___ Source material ___

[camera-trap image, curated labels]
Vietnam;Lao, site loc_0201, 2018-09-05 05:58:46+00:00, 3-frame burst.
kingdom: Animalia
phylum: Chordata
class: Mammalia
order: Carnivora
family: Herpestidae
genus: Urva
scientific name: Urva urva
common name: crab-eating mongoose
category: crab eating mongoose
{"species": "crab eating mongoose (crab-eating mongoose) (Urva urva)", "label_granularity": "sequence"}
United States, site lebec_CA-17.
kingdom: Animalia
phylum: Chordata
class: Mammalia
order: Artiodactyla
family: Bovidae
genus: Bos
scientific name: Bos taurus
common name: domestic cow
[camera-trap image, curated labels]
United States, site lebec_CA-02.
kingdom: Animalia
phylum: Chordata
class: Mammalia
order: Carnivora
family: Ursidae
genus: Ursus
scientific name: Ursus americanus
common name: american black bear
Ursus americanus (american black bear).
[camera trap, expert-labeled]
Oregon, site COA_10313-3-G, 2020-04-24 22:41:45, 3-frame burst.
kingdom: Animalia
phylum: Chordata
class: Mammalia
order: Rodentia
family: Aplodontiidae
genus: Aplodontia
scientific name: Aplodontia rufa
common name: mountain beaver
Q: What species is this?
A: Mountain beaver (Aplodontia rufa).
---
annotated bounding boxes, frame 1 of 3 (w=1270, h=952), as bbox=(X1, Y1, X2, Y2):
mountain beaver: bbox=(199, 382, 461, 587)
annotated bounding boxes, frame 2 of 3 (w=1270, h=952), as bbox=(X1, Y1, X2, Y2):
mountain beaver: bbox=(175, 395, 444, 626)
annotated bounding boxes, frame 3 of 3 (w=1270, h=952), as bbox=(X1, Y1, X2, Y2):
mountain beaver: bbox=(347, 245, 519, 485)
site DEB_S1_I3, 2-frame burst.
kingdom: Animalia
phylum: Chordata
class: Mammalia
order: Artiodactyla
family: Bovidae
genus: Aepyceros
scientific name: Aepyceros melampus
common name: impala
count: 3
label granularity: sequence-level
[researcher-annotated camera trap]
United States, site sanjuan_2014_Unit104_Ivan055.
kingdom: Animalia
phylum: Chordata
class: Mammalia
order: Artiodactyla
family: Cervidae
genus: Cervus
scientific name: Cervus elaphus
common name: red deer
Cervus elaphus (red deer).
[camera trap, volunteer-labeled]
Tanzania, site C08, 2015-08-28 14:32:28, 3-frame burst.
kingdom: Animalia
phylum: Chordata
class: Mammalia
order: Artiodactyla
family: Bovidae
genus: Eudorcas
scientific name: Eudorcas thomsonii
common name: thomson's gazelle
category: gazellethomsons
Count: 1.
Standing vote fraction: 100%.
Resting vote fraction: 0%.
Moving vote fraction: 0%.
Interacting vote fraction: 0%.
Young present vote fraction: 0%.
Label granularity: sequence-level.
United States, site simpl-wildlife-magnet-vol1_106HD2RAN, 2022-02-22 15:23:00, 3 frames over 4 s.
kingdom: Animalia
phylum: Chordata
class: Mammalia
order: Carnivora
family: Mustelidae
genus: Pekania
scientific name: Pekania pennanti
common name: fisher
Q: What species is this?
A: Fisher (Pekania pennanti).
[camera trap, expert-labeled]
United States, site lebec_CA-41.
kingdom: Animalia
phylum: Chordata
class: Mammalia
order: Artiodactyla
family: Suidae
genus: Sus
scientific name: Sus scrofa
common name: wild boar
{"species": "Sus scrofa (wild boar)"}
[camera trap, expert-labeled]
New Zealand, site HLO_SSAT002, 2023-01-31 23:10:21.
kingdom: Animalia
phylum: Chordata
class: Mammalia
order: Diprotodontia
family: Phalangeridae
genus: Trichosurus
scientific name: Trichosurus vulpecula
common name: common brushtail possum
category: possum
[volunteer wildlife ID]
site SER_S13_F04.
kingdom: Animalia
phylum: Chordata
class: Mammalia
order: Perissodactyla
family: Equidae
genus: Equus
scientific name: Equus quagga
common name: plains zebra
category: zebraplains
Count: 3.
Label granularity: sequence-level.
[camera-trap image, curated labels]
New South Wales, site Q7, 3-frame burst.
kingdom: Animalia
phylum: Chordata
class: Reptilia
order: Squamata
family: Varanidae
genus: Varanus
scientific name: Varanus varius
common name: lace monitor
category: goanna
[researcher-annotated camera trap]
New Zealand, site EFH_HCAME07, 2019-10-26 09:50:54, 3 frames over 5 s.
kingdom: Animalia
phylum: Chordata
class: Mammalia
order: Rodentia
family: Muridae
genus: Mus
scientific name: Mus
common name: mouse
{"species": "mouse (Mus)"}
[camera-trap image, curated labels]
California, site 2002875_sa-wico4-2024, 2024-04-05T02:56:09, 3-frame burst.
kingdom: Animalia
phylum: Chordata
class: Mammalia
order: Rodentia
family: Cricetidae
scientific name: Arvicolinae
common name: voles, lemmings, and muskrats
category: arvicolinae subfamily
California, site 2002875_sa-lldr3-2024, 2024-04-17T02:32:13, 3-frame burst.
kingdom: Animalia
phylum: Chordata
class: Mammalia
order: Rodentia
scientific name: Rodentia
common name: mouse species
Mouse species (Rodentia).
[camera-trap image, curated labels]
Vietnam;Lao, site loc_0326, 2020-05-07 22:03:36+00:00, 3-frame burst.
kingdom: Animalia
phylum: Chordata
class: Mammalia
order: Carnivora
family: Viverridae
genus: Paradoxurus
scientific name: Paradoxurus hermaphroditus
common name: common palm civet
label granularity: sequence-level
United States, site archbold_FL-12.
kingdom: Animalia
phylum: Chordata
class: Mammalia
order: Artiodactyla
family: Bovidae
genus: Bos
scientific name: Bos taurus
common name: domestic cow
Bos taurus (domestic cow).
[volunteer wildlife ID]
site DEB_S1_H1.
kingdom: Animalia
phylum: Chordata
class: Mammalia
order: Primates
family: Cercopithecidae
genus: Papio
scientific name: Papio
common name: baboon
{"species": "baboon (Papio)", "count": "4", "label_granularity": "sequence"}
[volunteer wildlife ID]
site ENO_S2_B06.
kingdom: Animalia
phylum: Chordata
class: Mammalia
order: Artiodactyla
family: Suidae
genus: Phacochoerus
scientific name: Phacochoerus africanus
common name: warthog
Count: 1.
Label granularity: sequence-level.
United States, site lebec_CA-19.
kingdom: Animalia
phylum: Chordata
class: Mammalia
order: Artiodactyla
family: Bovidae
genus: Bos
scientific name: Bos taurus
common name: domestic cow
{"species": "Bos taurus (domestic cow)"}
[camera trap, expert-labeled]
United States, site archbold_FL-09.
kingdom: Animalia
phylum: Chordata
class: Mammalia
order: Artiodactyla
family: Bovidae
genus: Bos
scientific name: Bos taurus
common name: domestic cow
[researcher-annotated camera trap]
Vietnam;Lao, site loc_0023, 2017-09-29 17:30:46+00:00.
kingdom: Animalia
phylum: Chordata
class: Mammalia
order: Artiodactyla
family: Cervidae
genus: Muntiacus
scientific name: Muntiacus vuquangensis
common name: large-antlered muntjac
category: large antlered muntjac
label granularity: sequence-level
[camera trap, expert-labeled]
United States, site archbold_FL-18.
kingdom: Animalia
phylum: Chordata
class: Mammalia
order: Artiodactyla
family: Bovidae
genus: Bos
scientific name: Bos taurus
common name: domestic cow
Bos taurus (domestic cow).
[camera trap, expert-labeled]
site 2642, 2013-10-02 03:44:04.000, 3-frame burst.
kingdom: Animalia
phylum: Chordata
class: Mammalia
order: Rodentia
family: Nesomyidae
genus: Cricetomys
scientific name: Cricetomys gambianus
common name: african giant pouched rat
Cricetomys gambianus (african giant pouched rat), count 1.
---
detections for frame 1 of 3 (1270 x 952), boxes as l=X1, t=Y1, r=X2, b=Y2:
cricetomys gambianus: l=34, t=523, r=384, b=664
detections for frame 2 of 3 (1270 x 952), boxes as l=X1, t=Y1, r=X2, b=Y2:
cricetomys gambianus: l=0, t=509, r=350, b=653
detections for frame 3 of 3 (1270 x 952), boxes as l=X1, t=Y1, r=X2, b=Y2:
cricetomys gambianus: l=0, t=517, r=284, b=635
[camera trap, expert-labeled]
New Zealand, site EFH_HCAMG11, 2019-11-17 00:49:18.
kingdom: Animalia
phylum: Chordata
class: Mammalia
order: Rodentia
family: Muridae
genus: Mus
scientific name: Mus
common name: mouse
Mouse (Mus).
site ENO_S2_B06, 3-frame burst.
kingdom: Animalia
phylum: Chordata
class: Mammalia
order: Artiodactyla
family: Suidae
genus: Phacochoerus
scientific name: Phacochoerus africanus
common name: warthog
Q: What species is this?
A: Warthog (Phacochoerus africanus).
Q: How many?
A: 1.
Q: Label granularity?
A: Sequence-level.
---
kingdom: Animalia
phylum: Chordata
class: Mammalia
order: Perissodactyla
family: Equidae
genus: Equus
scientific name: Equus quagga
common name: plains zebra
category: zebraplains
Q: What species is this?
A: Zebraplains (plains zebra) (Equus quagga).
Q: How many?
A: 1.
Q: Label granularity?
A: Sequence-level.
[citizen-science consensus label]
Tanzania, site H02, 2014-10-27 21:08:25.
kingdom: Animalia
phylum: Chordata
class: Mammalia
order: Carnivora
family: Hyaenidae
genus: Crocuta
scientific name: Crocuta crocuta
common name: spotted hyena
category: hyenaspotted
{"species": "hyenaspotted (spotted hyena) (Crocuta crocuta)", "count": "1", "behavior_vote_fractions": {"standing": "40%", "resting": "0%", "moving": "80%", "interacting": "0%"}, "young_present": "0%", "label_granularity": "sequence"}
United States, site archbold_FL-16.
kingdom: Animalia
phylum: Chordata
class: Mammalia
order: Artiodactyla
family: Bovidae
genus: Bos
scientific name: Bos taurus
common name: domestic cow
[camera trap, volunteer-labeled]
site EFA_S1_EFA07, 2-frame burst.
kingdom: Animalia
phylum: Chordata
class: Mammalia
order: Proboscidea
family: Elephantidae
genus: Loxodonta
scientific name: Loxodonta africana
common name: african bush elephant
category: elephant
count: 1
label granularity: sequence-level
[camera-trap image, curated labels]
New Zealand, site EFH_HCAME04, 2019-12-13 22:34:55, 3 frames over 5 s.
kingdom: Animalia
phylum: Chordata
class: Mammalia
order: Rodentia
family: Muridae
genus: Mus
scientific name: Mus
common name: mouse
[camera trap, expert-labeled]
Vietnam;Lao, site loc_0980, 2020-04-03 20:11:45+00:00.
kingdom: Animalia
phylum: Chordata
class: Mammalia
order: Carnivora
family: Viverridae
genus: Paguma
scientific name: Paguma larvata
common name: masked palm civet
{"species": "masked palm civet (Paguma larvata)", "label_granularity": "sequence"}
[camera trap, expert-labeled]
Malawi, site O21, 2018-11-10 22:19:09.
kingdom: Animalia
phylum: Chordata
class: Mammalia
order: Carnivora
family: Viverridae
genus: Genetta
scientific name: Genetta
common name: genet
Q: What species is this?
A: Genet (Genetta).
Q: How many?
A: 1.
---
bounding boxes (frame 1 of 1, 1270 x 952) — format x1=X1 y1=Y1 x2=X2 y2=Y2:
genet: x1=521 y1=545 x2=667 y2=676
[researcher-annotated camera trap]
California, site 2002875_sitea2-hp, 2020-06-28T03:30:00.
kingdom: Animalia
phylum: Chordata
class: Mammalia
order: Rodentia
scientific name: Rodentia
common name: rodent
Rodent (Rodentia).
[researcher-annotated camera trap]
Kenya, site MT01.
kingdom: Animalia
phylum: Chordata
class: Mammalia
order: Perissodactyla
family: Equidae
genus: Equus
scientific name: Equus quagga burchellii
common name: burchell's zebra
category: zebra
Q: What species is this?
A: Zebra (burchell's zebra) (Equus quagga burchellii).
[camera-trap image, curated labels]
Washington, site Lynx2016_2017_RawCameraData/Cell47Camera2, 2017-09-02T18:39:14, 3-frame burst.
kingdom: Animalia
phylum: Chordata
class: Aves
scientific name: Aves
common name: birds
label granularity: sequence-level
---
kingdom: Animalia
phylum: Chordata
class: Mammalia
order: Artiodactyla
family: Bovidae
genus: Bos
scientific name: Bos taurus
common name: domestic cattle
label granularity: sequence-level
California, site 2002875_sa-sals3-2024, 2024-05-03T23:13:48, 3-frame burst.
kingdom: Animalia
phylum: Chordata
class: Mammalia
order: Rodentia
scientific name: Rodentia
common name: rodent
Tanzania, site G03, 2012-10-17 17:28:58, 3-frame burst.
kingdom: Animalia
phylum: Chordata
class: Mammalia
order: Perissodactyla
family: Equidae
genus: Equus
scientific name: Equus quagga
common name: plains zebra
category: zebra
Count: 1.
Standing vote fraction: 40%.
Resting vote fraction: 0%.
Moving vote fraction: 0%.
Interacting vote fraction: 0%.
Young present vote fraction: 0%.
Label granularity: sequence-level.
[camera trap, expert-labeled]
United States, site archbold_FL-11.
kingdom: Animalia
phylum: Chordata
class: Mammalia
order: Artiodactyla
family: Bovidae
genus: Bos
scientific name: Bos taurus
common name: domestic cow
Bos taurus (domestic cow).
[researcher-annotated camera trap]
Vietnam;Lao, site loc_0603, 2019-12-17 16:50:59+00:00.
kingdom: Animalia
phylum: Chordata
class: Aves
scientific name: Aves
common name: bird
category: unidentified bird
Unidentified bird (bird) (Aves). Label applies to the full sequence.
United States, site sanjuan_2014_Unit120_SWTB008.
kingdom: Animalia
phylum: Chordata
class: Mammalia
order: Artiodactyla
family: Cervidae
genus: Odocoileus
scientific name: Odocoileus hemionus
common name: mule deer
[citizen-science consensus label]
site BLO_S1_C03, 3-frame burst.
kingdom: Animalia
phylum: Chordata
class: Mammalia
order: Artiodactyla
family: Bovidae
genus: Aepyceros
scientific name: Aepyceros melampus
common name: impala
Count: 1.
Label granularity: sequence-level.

___

◆ **Task item**: Your reply should be one number: how many lines in this listing contain the string "Crocuta".

◆ **Solution for this exercise**: 3